More to the point, this is not a law and order story. It is a baseball story. It is about the mindless passions of people who claim to love a mere game, but use it to work off hidden aggressions and appease demons they don’t have the wits to even begin to understand.
And it is a media story because in all of the endless nonsense that is written in this town about the glory of baseball and the intensity of the Red Sox-Yankees thing this story had particular meaning. It’s impossible to fathom how or why all of the region’s media heavyweights, both print and broadcast, vehemently chose to ignore it. Everyone went into the tank. There is no excuse for it.
Above all, get this straight. Please! It is not about Red Sox fans being jerks and Yankee fans being victims. Because the equation could have been flip-flopped in a heartbeat.

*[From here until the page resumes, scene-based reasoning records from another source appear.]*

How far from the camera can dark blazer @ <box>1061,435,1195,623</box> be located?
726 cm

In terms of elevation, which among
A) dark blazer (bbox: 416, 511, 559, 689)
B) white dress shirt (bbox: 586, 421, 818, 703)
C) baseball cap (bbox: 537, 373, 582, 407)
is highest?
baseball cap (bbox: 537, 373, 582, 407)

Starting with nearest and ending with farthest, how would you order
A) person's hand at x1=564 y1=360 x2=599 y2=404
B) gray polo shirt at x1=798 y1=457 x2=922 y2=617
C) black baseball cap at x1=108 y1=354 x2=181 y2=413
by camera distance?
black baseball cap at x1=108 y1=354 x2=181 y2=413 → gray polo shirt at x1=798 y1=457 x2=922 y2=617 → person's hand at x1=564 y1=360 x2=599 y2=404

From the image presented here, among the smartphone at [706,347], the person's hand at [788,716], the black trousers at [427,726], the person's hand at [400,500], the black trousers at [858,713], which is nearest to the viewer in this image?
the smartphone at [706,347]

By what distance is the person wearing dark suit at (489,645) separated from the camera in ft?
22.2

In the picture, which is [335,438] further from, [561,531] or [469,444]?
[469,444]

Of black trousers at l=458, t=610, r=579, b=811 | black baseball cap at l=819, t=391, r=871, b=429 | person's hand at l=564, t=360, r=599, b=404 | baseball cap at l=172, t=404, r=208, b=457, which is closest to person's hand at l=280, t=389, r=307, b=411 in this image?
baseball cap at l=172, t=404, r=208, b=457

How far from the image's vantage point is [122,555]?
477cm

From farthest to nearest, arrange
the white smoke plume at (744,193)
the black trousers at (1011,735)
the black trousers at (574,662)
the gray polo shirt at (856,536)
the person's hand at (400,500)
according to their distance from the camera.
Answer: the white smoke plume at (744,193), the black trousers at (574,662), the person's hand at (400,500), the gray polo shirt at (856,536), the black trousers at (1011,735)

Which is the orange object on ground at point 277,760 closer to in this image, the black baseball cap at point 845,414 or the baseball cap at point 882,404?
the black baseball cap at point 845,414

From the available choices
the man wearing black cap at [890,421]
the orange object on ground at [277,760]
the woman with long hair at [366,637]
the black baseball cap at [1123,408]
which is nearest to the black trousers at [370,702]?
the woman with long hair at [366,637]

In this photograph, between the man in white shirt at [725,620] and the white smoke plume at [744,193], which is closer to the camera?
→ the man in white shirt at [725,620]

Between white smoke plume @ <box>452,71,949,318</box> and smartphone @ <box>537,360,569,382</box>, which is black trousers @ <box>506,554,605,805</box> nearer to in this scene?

But consider this: If a fellow from Boston wearing a Red Sox hat had been chased out of a Times Square beer hall, knocked to the ground, and kicked repeatedly in the head by a pack of drunks loudly protesting their love of the Yankees to the point where the victim from Boston had to be hauled off to a hospital in a meat wagon while his girlfriend, who had struggled to help him, stood sobbing on the sidewalk sputtering to police who had better things to do and the story about all of this made it into print in a reputable New York newspaper, thus making the pertinent facts available, do you really think that the Boston Globe, alleged newspaper of record, and all of the region’s other mighty major media wannabe’s would have ignored it?
I don’t think so.
Memo to Red Sox Nation. And Yankee Nation. Etc., ad nauseam!
Enough, already. It has gone too far.